**DIRECTIONS:**
(a) In the passage on free will, what does the belief in free will presuppose about every single action?
(b) Continue the passage on free will and similar facts from the point where it ends.

**PAGE EXCERPT:**
──────

In reality, however, the sum of our actions and cognitions is no series of facts and intervening vacua, but a continuous stream. Now the belief in free will is incompatible with the idea of a continuous, uniform, undivided, indivisible flow. This belief presupposes that every single action is isolated and indivisible; it is an atomic theory as regards volition and cognition.

—We misunderstand facts as we misunderstand characters, speaking of similar characters and similar facts, whereas both are non-existent. Further, we bestow praise and blame only on this false hypothesis, that there are similar facts, that a graduated order of species of facts exists, corresponding to a graduated order of values. Thus we isolate not only the single fact, but the groups of apparently equal facts (good, evil, compassionate, envious actions, and so forth). In both cases we are wrong.

──────

(Saved entries)
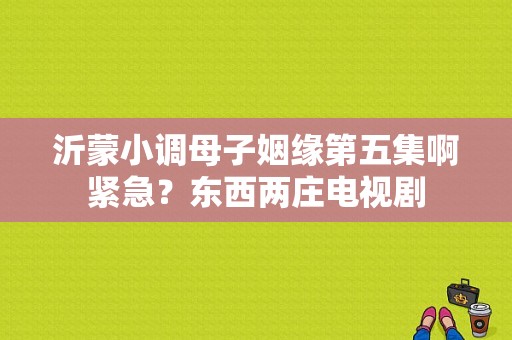 沂蒙小调母子姻缘第五集啊紧急？东西两庄电视剧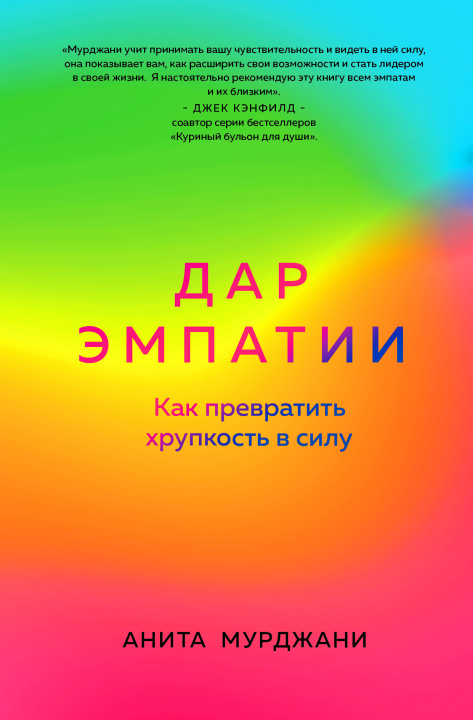 «Мурджани учит принимать вашу чувствительность и видеть в ней силу, она показывает вам, как расширить свои возможности и стать лидером в своей жизни. Я настоятельно рекомендую эту книгу всем эмпатам и их близким».
- ДЖЕК КЭНФИЛД -
соавтор серии бестселлеров «Куриный бульон для души».

ДАР
ЭМПАТИИ

Как превратить хрупкость в силу

АНИТА МУРДЖАНИ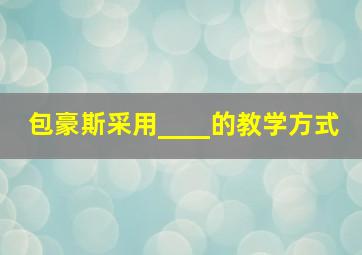 包豪斯采用____的教学方式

──────

**ANSWERS:**
(a) It presupposes that every single action is isolated and indivisible.

(b)
—The word and the concept are the most obvious reason for our belief in this isolation of groups of actions. We do not merely thereby designate the things; the thought at the back of our minds is that by the word and the concept we can grasp the essence of the actions. We are still constantly led astray by words and actions, and are induced to think of things as simpler than they are, as separate, indivisible, existing in the absolute.

Language contains a hidden philosophical mythology,

which, however careful we may be, breaks out afresh at every moment. The belief in free will—that is to say, in similar facts and isolated facts—finds in language its continual apostle and advocate.